> _Passage_
Plazas, Piazze, Plätze, Places
Observations on a different attitude toward productivity, leisure, and public space
Americans Must Be Doing Something
In the US, “would you like to go on a walk?” is usually an invitation to exercise. We go on walks as part of our attempts to achieve the fitness mantra of the recommended daily 10,000 steps. A walk might be a social activity, but it’s usually conducted in comfortable or athletic attire.
On a walk through a major urban park on the weekend, one is likely to encounter any number of people outside, and the vast majority of them will be exercising. In Rock Creek Park in Washington, DC, for example, one is likely to find people running, walking (vigorously), bicycling, skateboarding, roller-blading, and playing a variety of sports: soccer, volley, tennis, football, whiffle ball, ultimate frisbee, and many more.
The people one encounters who aren’t explicitly there for purposes of exercise inevitably seem to be attendees at some sort of planned event. There are reservable pavilions for birthday parties, quinceañeras, graduation parties, July Fourth or Memorial Day barbecues, and other similar kind of planned events. Someone has arranged for the provision of food and drink, sent invitations, perhaps submitted some sort of form to reserve a pavilion, or at the very least told people when to show up and created a Google doc where people can share with other attendees what they plan to bring.
Europe seems to be the complete opposite. Last week, Gelsey and I walked the 2.5-mile length of Prater Park in Vienna. It contains one boulevard that runs the full length lined with Chestnut trees. It contains a variety of sports venues: tennis, soccer, volley, and, surprisingly, baseball and softball. And while we wore our athletic wear to go for a walk through the park, we encountered plenty of people who were just there for a stroll.

> _Brief A_
From the piece on public space, list the sports for which Prater Park contains venues.
The rows below the piece on public space are unrelated to it.

> _Source data_
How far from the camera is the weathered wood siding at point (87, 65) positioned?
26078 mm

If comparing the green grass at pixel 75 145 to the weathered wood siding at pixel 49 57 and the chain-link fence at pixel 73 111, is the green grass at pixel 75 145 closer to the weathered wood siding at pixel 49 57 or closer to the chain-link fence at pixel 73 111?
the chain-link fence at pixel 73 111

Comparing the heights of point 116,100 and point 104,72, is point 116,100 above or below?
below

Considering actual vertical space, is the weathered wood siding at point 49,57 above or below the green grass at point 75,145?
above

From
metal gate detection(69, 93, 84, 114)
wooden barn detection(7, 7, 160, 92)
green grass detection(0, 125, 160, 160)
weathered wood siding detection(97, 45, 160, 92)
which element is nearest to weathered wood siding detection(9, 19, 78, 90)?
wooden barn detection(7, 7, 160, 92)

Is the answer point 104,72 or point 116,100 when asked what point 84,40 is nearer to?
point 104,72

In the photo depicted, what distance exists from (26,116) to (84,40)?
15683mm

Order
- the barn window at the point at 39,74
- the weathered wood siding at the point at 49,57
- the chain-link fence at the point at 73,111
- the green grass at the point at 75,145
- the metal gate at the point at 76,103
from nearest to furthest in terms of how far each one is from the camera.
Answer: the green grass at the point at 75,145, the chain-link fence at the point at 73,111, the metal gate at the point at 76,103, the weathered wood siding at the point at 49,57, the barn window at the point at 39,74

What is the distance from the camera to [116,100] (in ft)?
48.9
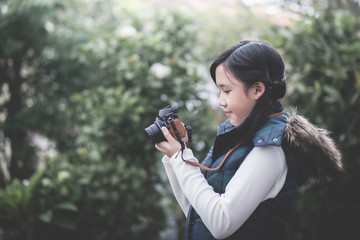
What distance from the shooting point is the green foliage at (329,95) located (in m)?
3.70

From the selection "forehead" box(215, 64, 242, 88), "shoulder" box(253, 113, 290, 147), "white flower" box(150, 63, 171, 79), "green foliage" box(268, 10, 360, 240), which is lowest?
"green foliage" box(268, 10, 360, 240)

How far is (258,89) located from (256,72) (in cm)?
7

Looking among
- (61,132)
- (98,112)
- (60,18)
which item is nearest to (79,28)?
(60,18)

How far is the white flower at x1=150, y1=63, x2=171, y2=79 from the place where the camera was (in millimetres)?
3818

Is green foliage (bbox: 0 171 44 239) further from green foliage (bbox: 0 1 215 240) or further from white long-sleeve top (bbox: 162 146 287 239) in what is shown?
white long-sleeve top (bbox: 162 146 287 239)

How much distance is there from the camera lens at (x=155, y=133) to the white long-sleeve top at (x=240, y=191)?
7.6 inches

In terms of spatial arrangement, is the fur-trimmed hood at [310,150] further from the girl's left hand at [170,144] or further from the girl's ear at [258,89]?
the girl's left hand at [170,144]

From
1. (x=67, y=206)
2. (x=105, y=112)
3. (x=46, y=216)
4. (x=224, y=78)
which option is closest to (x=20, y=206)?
(x=46, y=216)

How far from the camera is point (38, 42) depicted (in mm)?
5281

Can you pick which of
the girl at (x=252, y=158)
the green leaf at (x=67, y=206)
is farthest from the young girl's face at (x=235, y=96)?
the green leaf at (x=67, y=206)

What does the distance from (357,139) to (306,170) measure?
8.11 ft

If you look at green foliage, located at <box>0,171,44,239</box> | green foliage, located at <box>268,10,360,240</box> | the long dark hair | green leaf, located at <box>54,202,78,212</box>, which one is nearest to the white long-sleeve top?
the long dark hair

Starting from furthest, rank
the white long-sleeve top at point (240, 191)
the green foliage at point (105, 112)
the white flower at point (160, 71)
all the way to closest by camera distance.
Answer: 1. the green foliage at point (105, 112)
2. the white flower at point (160, 71)
3. the white long-sleeve top at point (240, 191)

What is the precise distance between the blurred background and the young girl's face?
2097 mm
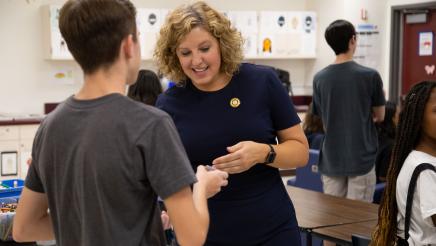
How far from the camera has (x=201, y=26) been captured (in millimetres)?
2146

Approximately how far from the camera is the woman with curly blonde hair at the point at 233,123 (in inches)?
84.1

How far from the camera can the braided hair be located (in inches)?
92.4

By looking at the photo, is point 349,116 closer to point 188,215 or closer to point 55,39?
Result: point 188,215

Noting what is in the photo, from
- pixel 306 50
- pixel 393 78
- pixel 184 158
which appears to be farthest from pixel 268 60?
pixel 184 158

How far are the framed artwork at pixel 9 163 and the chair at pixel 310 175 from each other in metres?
3.16

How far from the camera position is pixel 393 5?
301 inches

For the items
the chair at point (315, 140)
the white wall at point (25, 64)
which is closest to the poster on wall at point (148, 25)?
the white wall at point (25, 64)

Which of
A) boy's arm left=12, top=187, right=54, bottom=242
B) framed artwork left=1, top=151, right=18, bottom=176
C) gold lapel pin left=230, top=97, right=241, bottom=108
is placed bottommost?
framed artwork left=1, top=151, right=18, bottom=176

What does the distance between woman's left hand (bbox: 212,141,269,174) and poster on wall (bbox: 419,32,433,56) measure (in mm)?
5859

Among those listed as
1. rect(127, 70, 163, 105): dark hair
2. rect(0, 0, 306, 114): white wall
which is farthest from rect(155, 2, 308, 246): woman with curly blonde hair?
rect(0, 0, 306, 114): white wall

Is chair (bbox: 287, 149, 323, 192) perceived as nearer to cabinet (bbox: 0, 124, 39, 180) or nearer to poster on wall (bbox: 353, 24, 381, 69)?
→ cabinet (bbox: 0, 124, 39, 180)

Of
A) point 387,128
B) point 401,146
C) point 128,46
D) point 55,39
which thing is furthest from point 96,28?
point 55,39

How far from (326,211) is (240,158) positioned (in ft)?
4.79

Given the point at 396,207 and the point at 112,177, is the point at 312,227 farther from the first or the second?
the point at 112,177
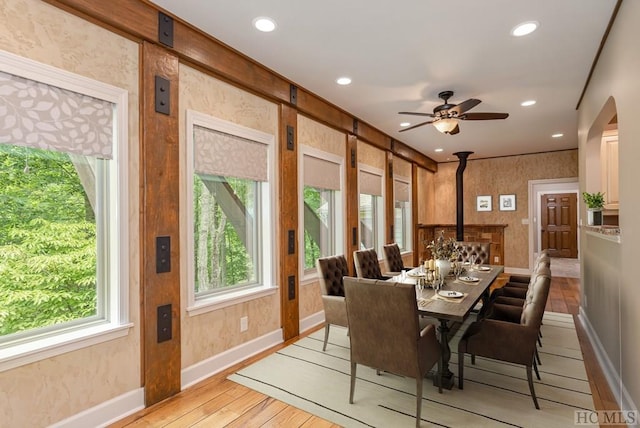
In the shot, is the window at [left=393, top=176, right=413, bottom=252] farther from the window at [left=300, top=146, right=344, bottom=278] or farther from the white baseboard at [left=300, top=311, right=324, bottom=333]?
the white baseboard at [left=300, top=311, right=324, bottom=333]

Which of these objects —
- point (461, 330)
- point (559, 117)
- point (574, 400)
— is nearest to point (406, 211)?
point (559, 117)

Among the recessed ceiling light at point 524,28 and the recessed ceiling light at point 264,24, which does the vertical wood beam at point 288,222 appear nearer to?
the recessed ceiling light at point 264,24

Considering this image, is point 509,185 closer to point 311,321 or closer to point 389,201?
point 389,201

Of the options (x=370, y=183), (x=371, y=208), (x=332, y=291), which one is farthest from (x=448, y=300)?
(x=371, y=208)

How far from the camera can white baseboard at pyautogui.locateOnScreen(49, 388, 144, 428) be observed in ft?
6.69

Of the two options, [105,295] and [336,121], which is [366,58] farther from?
[105,295]

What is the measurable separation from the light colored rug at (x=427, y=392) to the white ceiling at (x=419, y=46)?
2784 mm

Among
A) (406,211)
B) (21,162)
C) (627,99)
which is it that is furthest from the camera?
(406,211)

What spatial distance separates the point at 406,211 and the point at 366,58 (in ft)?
15.1

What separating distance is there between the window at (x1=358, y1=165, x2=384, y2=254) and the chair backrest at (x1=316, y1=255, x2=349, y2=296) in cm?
182

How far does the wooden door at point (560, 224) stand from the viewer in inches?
380

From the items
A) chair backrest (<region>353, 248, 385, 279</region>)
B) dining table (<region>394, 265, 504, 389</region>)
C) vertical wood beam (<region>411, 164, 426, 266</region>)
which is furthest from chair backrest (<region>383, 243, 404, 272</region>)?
vertical wood beam (<region>411, 164, 426, 266</region>)

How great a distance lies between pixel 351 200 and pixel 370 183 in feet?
2.66

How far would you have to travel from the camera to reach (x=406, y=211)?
7.32 metres
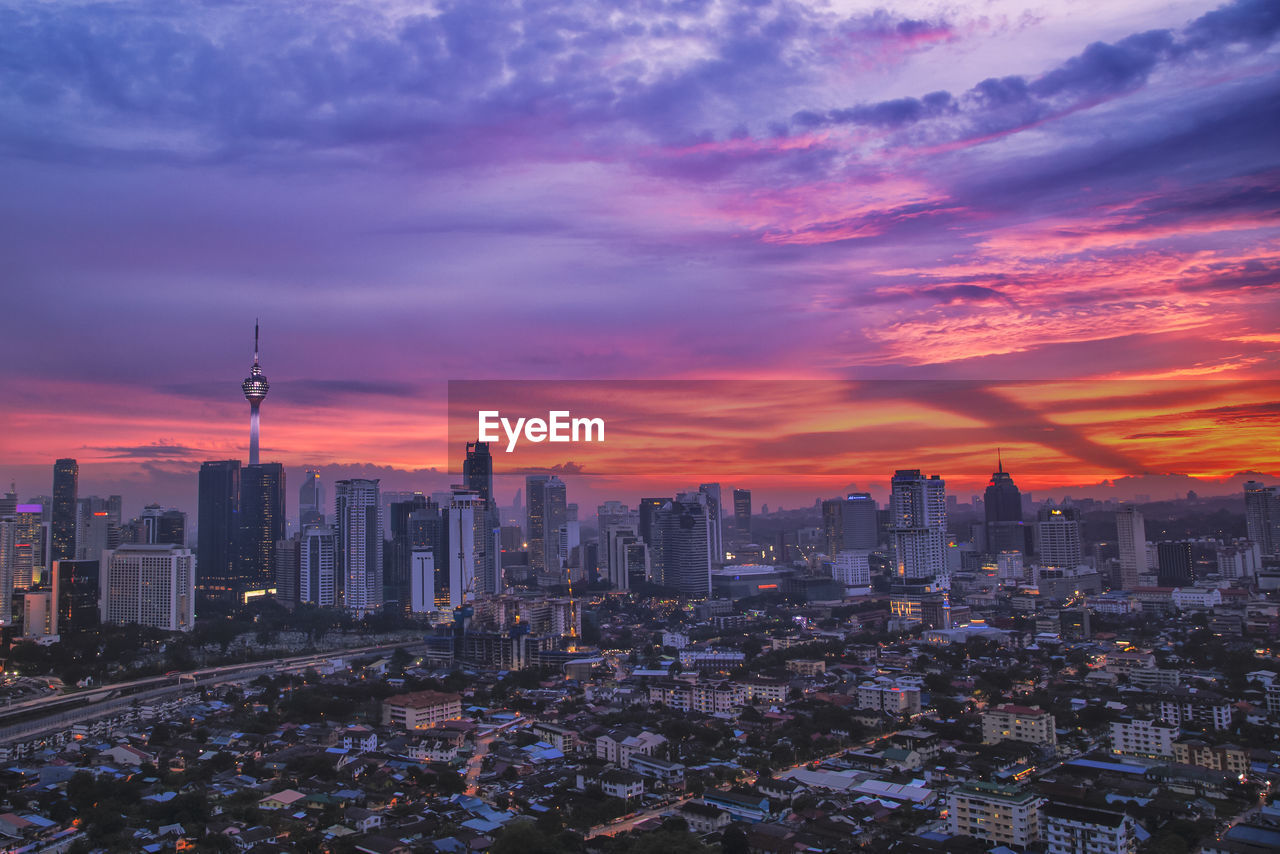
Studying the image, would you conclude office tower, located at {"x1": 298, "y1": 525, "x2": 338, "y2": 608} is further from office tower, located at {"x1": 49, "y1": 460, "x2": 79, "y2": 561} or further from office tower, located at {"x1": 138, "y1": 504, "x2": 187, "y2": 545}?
office tower, located at {"x1": 49, "y1": 460, "x2": 79, "y2": 561}

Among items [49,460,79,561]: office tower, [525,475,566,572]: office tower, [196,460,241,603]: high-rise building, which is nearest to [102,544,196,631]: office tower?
[196,460,241,603]: high-rise building

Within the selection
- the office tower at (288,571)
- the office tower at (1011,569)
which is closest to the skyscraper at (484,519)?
the office tower at (288,571)

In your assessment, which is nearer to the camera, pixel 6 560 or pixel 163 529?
pixel 6 560

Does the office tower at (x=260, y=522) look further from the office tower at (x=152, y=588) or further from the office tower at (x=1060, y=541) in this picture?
the office tower at (x=1060, y=541)

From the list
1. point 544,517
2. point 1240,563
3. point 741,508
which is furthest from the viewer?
point 741,508

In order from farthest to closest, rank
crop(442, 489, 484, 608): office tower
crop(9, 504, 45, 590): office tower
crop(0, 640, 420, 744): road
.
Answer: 1. crop(442, 489, 484, 608): office tower
2. crop(9, 504, 45, 590): office tower
3. crop(0, 640, 420, 744): road

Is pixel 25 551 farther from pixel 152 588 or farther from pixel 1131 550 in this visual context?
pixel 1131 550

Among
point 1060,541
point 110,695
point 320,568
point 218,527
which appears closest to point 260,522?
point 218,527
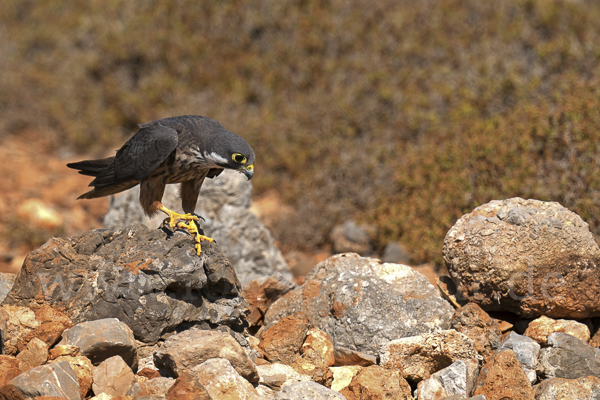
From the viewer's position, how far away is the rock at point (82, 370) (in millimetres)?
3521

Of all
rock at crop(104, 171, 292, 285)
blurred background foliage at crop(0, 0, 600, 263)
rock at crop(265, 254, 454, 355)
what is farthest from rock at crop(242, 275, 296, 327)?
blurred background foliage at crop(0, 0, 600, 263)

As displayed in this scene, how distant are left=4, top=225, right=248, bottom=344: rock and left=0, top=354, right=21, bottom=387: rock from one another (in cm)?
48

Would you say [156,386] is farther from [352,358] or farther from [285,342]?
[352,358]

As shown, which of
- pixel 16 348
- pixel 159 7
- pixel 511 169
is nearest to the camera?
pixel 16 348

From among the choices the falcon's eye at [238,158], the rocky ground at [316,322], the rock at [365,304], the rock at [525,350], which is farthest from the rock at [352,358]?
the falcon's eye at [238,158]

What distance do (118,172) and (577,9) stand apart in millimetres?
9421

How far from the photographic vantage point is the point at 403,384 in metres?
3.91

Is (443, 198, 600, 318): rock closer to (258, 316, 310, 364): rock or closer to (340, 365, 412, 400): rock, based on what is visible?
(340, 365, 412, 400): rock

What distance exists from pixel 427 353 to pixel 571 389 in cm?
96

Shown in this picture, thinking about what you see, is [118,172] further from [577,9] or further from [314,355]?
[577,9]

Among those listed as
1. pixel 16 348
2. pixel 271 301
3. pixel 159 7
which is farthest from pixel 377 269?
pixel 159 7

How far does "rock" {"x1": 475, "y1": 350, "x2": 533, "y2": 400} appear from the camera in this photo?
3627mm

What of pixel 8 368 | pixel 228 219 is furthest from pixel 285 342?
pixel 228 219

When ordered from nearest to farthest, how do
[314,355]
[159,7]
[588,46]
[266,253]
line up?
1. [314,355]
2. [266,253]
3. [588,46]
4. [159,7]
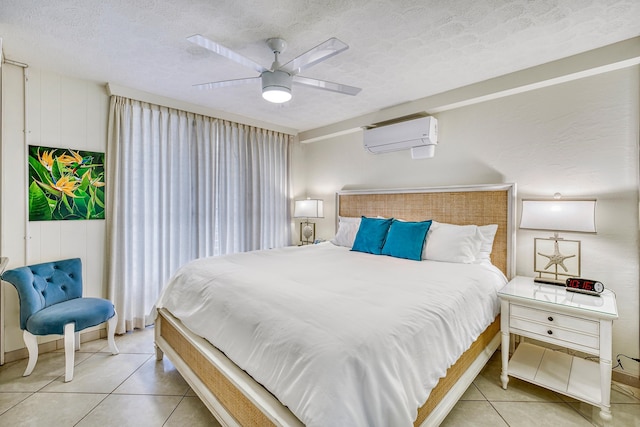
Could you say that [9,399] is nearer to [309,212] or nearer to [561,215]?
[309,212]

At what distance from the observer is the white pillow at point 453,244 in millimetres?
2648

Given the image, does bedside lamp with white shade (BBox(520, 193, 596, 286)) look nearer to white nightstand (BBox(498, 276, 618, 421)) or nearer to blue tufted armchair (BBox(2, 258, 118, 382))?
white nightstand (BBox(498, 276, 618, 421))

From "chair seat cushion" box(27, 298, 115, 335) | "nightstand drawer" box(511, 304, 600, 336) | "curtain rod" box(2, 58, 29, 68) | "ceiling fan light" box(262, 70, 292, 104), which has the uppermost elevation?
"curtain rod" box(2, 58, 29, 68)

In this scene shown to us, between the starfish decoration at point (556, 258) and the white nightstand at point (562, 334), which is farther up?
the starfish decoration at point (556, 258)

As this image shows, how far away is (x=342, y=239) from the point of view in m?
3.67

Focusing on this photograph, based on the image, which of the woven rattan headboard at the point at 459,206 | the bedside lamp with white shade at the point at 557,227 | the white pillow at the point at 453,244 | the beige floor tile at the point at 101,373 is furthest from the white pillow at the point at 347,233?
the beige floor tile at the point at 101,373

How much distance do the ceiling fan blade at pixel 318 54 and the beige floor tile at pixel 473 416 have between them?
239 cm

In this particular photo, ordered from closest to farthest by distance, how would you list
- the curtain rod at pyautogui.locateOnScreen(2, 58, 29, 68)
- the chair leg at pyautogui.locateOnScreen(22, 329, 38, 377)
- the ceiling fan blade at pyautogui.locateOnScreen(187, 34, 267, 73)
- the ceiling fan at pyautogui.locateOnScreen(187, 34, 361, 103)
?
the ceiling fan blade at pyautogui.locateOnScreen(187, 34, 267, 73) → the ceiling fan at pyautogui.locateOnScreen(187, 34, 361, 103) → the chair leg at pyautogui.locateOnScreen(22, 329, 38, 377) → the curtain rod at pyautogui.locateOnScreen(2, 58, 29, 68)

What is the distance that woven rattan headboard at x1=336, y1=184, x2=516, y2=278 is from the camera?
2.75 meters

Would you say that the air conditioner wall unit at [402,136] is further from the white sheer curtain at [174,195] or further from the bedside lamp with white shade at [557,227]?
the white sheer curtain at [174,195]

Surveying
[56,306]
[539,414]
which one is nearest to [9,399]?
[56,306]

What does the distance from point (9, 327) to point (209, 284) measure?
6.92 feet

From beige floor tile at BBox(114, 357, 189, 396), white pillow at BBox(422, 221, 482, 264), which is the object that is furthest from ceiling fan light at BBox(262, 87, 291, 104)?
beige floor tile at BBox(114, 357, 189, 396)

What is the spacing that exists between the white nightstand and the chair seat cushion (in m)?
3.24
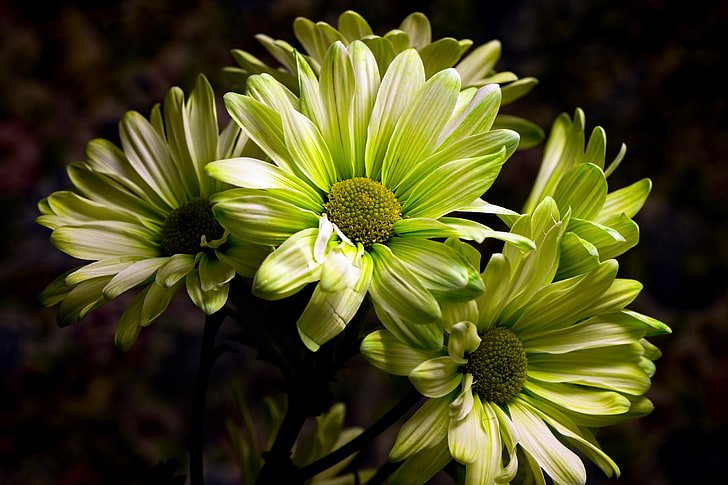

> _Brief B_
Count the lines of the rows that contain the string "framed", treating case as significant, and give only the number.

> _Finished answer A_
Tennis, soccer, volley, baseball, softball

> _Finished answer B_
3